雖然木薰表示要自己解決這件事,但夏子遠還是有點不放心,從木薰嘴巴裏好說歹說套出來那人的姓名和住址,他便讓以前認識的人去幫忙查了查。

陳因,算得上是個大老板,手下有一家不大不小的公司,還開了好幾家琴房、健身房等。當夏子遠把這些情況告訴木薰的時候,木薰的臉色變得更加難看,大罵一句:“操,原來是早就盯上了!”當時就覺得奇怪了,怎麽一進去就找到了家教工作,還想著這年頭找工作怎麽變得容易了!原來是早就被別人盯上了,只等著上鉤!一想到這裏,木薰恨不得現在就一腳把他踹翻。

木薰他們一般不會去惹事的,在很多人眼裏也是乖乖學生的作派。但是,他們不惹事,不代表他們怕事;他們隨和可以和人嘻嘻哈哈開玩笑,但不代表他們真的很隨和。如果只是一點小事情,小吵小鬧,他們也基本不會計較。在學校在生活中,誰沒和誰吵過幾句呢?但事情一旦觸及到底線,他們絕對不會聽之任之。以前初中那會,也是別人惹的他們,才會二話不說地打了起來。一旦別人惹了他們,那就一定要付出代價!這是打從認識開始,便在每個人心裏達成共識的規矩。

放學後,木薰便坐公交直接去了陳因家裏。

“薰。”白晏叫他。

“嗯?”

“別去了,我們回家吧。”

木薰笑笑,輕聲說:“乖啊,我很厲害的,別擔心。你等下就呆在外面,別進去了,知道嗎?”

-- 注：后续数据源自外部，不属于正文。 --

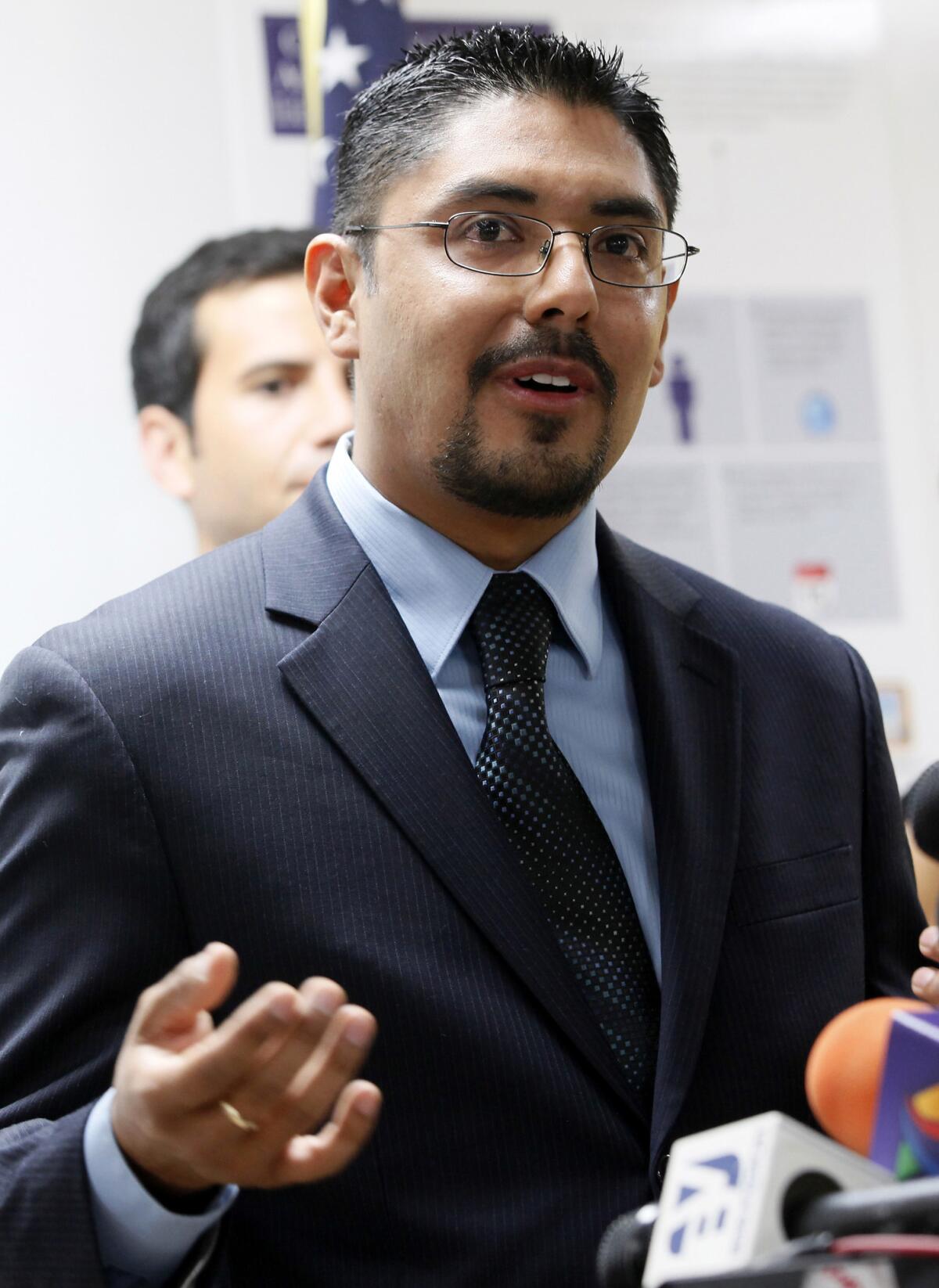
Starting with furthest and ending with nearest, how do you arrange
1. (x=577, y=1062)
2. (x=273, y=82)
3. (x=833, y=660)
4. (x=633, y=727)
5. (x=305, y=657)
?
1. (x=273, y=82)
2. (x=833, y=660)
3. (x=633, y=727)
4. (x=305, y=657)
5. (x=577, y=1062)

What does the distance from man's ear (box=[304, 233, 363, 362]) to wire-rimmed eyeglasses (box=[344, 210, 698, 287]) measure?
0.15m

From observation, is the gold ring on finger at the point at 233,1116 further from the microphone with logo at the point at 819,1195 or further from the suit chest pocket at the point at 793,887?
the suit chest pocket at the point at 793,887

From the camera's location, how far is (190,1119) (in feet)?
3.94

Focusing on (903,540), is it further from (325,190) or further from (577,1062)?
(577,1062)

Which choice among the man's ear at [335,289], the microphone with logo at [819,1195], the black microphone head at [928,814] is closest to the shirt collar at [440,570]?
the man's ear at [335,289]

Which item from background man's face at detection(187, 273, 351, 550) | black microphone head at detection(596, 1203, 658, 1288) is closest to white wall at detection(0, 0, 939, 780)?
background man's face at detection(187, 273, 351, 550)

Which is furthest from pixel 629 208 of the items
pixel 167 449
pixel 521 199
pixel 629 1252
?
pixel 167 449

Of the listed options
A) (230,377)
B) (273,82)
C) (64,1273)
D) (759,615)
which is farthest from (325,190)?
(64,1273)

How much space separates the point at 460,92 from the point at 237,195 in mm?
2209

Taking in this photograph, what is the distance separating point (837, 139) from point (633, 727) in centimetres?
319

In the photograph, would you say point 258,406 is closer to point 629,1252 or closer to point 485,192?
point 485,192

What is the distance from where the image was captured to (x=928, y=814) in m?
1.60

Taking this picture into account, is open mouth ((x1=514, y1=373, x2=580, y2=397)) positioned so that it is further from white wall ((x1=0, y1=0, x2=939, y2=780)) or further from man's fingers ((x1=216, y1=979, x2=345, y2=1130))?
white wall ((x1=0, y1=0, x2=939, y2=780))

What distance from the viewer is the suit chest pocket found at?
6.12ft
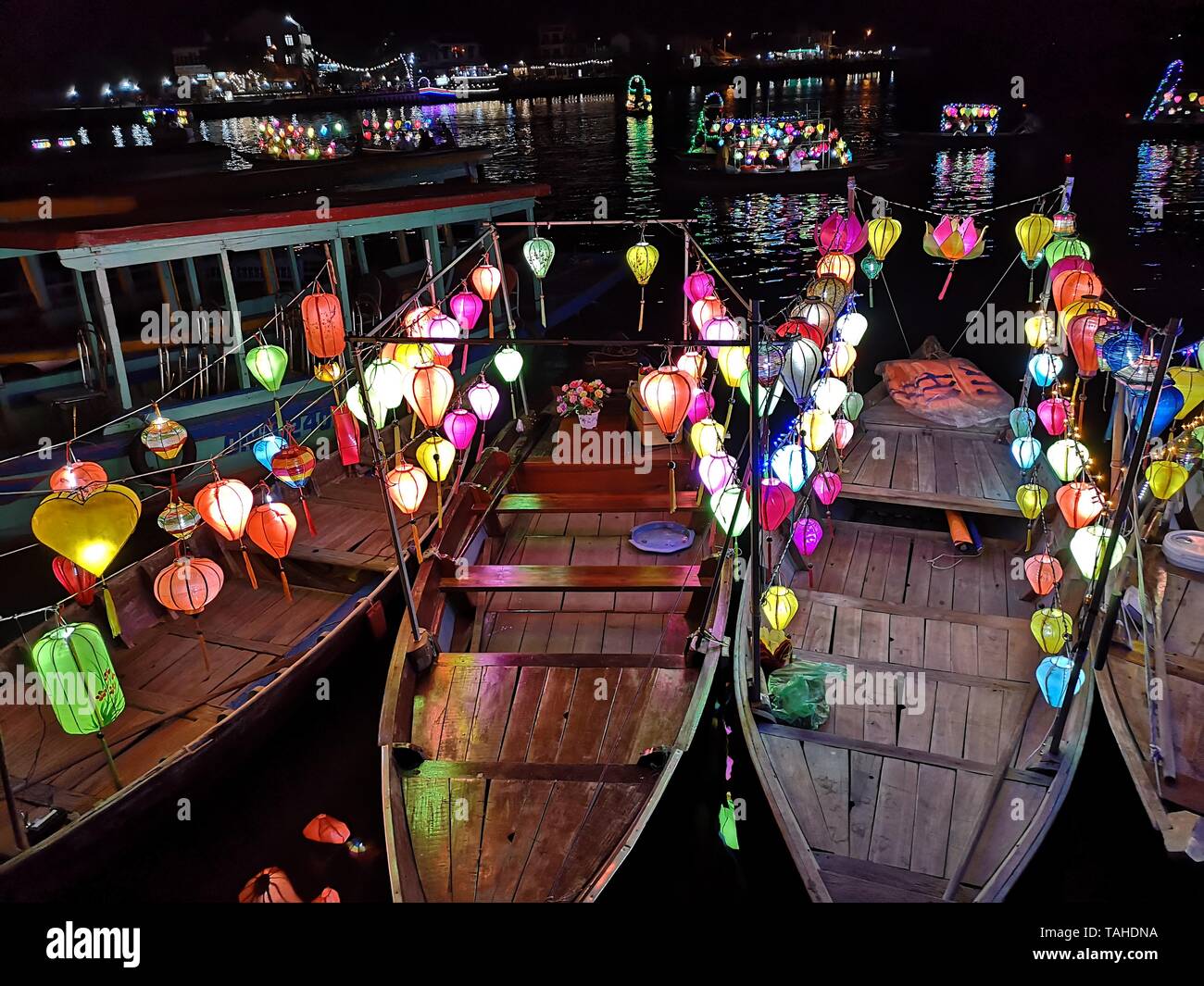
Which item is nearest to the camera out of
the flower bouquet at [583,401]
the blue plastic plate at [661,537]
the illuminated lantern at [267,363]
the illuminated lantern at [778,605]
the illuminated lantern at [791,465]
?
the illuminated lantern at [778,605]

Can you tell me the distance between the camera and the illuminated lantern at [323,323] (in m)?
10.1

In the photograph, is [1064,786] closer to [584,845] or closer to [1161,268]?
[584,845]

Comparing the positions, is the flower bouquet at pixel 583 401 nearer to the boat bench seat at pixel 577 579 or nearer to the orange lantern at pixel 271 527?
the boat bench seat at pixel 577 579

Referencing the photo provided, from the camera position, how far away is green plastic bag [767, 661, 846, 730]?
23.0 ft

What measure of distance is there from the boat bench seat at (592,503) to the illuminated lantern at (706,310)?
2.06 m

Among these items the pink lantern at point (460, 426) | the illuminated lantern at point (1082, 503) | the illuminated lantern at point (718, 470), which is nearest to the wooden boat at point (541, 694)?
the pink lantern at point (460, 426)

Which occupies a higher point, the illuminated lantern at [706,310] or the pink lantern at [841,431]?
the illuminated lantern at [706,310]

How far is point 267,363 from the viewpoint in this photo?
10461 mm

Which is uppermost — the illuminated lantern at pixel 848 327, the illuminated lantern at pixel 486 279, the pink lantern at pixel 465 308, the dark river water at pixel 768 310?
the illuminated lantern at pixel 486 279

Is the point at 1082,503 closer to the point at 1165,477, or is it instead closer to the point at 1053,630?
the point at 1165,477

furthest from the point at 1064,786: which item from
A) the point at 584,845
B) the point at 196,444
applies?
the point at 196,444

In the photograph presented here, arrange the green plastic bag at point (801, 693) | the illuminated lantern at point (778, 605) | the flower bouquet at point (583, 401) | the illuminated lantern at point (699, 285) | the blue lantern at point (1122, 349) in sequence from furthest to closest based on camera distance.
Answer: the flower bouquet at point (583, 401), the illuminated lantern at point (699, 285), the illuminated lantern at point (778, 605), the green plastic bag at point (801, 693), the blue lantern at point (1122, 349)

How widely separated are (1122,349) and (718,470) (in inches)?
136

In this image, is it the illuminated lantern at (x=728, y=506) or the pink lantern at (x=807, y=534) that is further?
the pink lantern at (x=807, y=534)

因為木薰不讓小胖他們跟著,所以他們只能很不死心地打了的士,跟在公交車的後面。

公交車裏今天人出奇的多。

別人看不到白晏,但不代表白晏不存在,別人可以穿過白晏,但對於木薰而言,他可是能夠實實在在地摸到白晏呢,再說了,他也舍不得白晏受苦。木薰張開手,替白晏留出一點空間。人擠著人,木薰極力不壓到白晏,卻還是被人潮擠得整個人靠在了白晏的身上。木薰的嘴唇時不時的碰觸白晏長長的睫毛,好看的眼睛,以及旁邊香軟白皙的肌膚。

白晏不由自主地紅了臉,低著頭不看木薰。

木薰見他臉紅紅的,不由輕聲低笑。

白晏一聽到他的笑聲,越發不好意思,憤怒地瞪著眼睛看他,表示不滿,說:“你笑什麽?”

“笑你傻。”

白晏氣鼓鼓地說:“你才傻!”

木薰嘴角泛笑,趁他不註意,輕輕吻了一下他氣鼓鼓的臉。他動作很小,別人沒發覺什麽奇怪的。見他說話,也只當他戴著耳機在打電話。

白晏氣鼓鼓地盯著他,眼睛轉了轉,踮起腳,迅速地親了一下木薰的唇。木薰楞住,而白晏開心得像偷食的貓一樣。

木薰心裏笑,這家夥是覺得我占了他便宜,所以這樣做,來占我便宜?白晏啊白晏,你知不知道那樣於我而言,也是占便宜啊,而且是相比我主動吻你更讓人開心的便宜。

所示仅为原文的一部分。